Клетчатый. Тихо! Эт-то еще что такое? А ну-ка, проходите и – тихо!
Едва Феликс вступает в кабинет, как на него сзади наскакивает Курдюков. Он обхватывает Феликса левой рукой за лицо, чтобы зажать рот, а правой с силой бьет стамеской в спину снизу вверх. Стамеска тупая, рука у Курдюкова соскальзывает, и никакого смертоубийства не получается. Феликс лягает Курдюкова ногой, тот отлетает на Ивана Давыдовича, и оба они вместе с креслом рушатся на пол. Пока они барахтаются, лягаясь и размахивая кулаками, Клетчатый хватает Феликса за руки и прижимает его к стене.
Павел Павлович (насмешливо). Развоевались!..
Наташа (она уже возлежит на диване в позе мадам Рекамье). Шляпа. И всегда он был шляпой, сколько я его помню.
Павел Павлович. Но соображает быстро, согласитесь.
Иван Давыдович наконец поднимается, брезгливо вытирая ладони о бока, а Курдюков остается на полу – лежит скорчившись, обхватив руками голову.
Иван Давыдович. Господа, так все-таки нельзя. Так мы весь дом разбудим. Я попрошу, господа.
Клетчатый отпускает Феликса, и тот принимается ощупывать ушибленную спину.

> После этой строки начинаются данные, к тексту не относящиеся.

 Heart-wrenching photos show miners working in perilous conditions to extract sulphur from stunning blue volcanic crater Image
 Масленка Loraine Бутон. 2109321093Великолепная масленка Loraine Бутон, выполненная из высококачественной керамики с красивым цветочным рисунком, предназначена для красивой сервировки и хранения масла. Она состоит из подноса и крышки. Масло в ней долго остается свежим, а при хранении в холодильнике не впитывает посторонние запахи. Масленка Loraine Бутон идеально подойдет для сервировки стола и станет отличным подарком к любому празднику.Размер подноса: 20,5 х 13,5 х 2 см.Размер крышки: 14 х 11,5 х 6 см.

Феликс (дрожащим голосом). Слушайте, а может, вообще хватит на сегодня? Может, вы завтра зайдете? Ведь, ей-богу, дождемся, что кто-нибудь милицию вызовет. А так – завтра.
Иван Давыдович. Сядьте. Сядьте, я вам говорю! И молчите. (Курдюкову.) А вы вставайте. Хватит валяться, вставайте!
Наташа. Пусть валяется.
Иван Давыдович (поднимая кресло и усаживаясь). Хорошо, не возражаю. Пусть валяется.

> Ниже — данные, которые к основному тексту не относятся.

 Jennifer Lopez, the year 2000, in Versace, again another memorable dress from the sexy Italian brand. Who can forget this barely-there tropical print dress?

Клетчатый. А может, вы его… того?
Иван Давыдович. Да нет. Притворяется. Перепугался. Ладно, пусть пока лежит. Вот что, господа. Ситуация переменилась. Я бы сказал, она усложнилась.
Павел Павлович. Тогда самое время сварить кофе.
Иван Давыдович. Нет, Князь. Кофе не надо. Нельзя.
Павел Павлович. Нельзя выпить по чашке кофе? Просто кофе?
Иван Давыдович. Просто?
Павел Павлович. Да! Просто кофе! Крепкий сладкий кофе по-венски.
Иван Давыдович. Хорошо. Сварите. Вы поняли, что ситуация осложнилась?
Павел Павлович. Ну, естественно!
Иван Давыдович. Тогда займитесь.
Павел Павлович умело и аккуратно собирает на поднос турку и чашечку со стола Феликса и уносит все это на кухню.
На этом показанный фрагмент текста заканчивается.